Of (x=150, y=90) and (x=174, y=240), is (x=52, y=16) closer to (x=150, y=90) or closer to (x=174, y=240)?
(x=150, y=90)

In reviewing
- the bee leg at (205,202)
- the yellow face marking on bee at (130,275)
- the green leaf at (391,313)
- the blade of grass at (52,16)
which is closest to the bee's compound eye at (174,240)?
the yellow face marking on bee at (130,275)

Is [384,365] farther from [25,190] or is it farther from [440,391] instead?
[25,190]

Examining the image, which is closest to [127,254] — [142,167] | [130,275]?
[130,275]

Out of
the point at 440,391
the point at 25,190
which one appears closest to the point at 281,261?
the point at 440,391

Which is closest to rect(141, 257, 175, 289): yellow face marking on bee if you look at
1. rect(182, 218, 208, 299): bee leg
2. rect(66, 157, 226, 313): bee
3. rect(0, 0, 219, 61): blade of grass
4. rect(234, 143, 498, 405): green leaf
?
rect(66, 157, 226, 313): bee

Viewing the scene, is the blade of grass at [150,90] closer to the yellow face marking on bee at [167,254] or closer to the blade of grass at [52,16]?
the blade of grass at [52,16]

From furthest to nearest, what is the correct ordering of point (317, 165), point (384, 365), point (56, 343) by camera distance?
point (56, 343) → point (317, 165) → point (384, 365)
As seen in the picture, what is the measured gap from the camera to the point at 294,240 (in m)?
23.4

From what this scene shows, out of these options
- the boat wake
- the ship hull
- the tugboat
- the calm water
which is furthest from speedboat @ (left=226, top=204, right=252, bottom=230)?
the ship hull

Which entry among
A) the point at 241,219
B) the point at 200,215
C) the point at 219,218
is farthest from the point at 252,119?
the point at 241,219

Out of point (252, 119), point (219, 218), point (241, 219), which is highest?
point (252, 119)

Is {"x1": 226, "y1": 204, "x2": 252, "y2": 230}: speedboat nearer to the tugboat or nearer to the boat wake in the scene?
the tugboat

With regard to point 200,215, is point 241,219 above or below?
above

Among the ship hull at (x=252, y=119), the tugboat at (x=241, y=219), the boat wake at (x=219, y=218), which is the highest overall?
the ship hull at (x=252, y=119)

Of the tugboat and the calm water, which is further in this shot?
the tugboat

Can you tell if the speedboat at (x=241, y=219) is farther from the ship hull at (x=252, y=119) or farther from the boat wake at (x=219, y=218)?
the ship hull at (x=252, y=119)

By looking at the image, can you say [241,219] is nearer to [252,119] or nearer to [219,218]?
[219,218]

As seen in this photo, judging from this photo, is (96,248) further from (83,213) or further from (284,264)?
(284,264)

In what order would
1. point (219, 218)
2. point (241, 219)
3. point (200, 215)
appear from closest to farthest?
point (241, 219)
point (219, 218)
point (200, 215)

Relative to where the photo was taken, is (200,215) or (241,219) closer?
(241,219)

*****

**Exercise aim**
Copy out, character for character, the rows from the line with "As seen in this" up to and including the last line of the rows.

**Output**
As seen in this photo, judging from this photo, is (96,248) further from (83,213) or further from (284,264)?
(284,264)

In what order would
1. point (219, 218)
2. point (241, 219)
3. point (200, 215)
appear from closest to farthest?
point (241, 219)
point (219, 218)
point (200, 215)

Relative to where the photo was taken, is (200,215) or (241,219) closer?
(241,219)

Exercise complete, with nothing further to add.